Sayonara Social Media, Part 2

A couple of weeks ago, Carlos commented that I seemed “more relaxed” and “happier.” I too, had noticed a change in myself, but couldn’t quite put my finger on what it was. After thinking about it for a few days, I realized that I felt less anxious. Seeing as how, for the past 6 weeks, I’ve been teaching VIPKID classes in the mornings and at night because the kids have been on summer break, it’s not due to the fact that I’ve had less work. And Sophia is at a stage where she requires more activity and stimulation than ever before. Finally, Carlos has been working more so I don’t get near as many “breaks” as I used to.
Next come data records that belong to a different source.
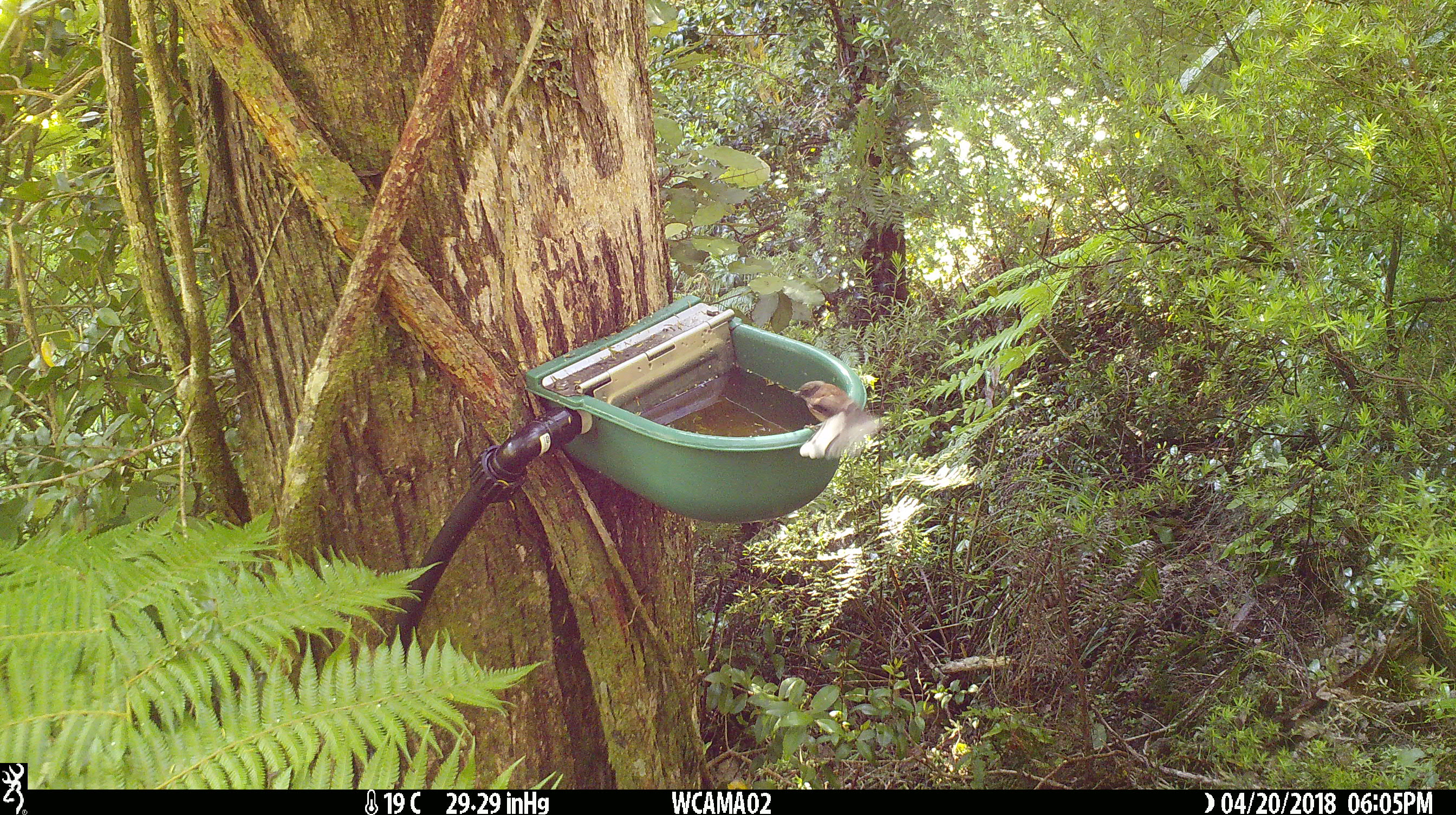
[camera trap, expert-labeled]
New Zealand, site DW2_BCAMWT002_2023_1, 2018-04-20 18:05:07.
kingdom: Animalia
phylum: Chordata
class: Aves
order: Passeriformes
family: Rhipiduridae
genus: Rhipidura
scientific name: Rhipidura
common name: fantails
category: fantail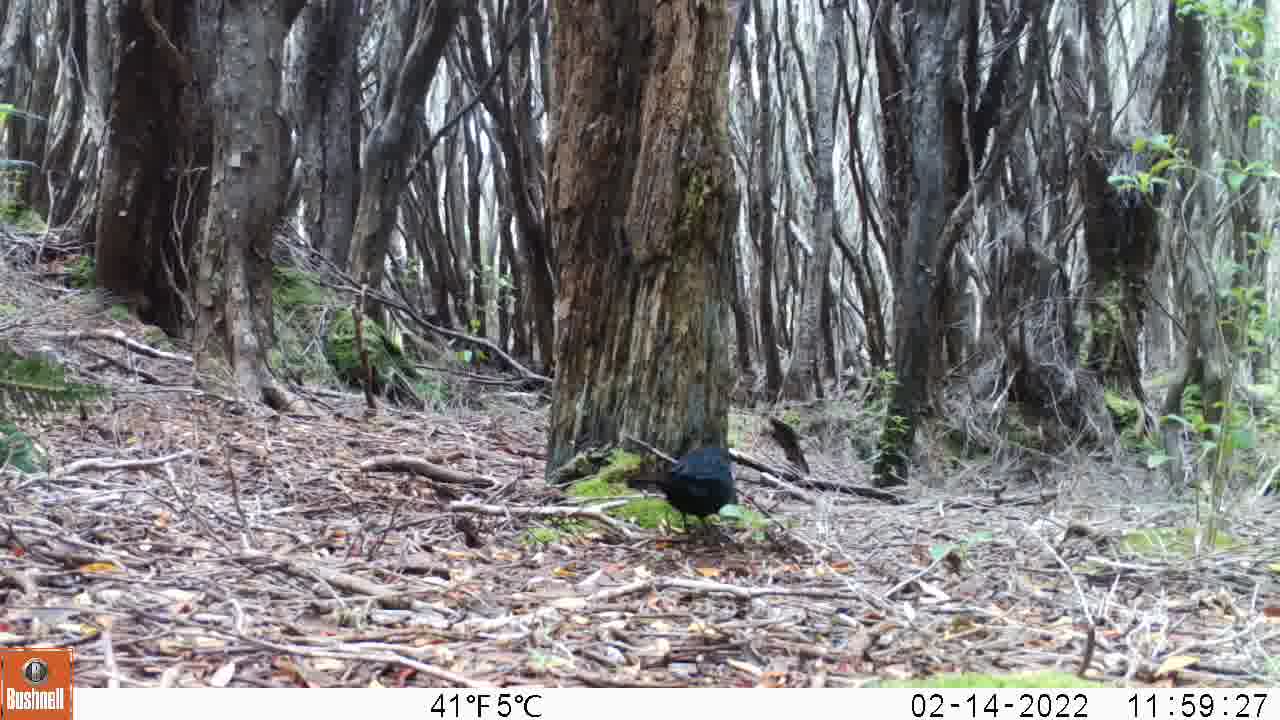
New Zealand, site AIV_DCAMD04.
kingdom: Animalia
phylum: Chordata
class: Aves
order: Passeriformes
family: Turdidae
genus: Turdus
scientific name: Turdus merula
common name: eurasian blackbird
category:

By all accounts, I should be more anxious. The only thing to which I could attribute my “more relaxed” and “happier” nature is the social media break. My self-worth and sense of importance were more linked to my social media accounts than I would have liked to admit. I also realized that I was using reactions (“likes” and comments) to my daughter’s cuteness to make me feel good about myself, and that is wrong on so many different levels. Additionally, the pressure to present myself in a way that others liked or weren’t offended by was something I thought about too much. Now, there’s no worrying that people are thinking my marriage is on the rocks because it’s been weeks since I posted a picture with Carlos, or whatever it was I used to worry about.

I was recently listening to a podcast hosted by a girl who writes a famous lifestyle blog, and she was talking about, these days, how important it is to have a “brand” and to be churning out new “content” on whatever social media platform one may have. She even went so far as to say that a person is “irrelevant” if they aren’t producing the aforementioned “content” and how no employer is looking to hire anyone without a “social media presence.” I guess it’s a good thing I’m not looking for a job, then.
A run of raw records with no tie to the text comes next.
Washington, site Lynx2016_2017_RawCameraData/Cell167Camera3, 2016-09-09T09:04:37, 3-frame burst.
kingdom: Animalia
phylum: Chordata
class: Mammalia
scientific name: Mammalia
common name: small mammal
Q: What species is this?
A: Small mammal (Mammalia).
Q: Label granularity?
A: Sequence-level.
I’m not here to rag on social media. I’m simply trying to talk about how much its absence has benefitted my life. I though I would see benefits in my personal life, yes, but I didn’t expect the benefits to also be noticeable to my family, and so soon. For that I am very thankful.


One Comment Add yours

  1. Jill Douglas says:

    Ha–I was just about to “like” this post, and then I thought, “wait–is that counterproductive?” 😉 Either way, good for you! Do what works best for you!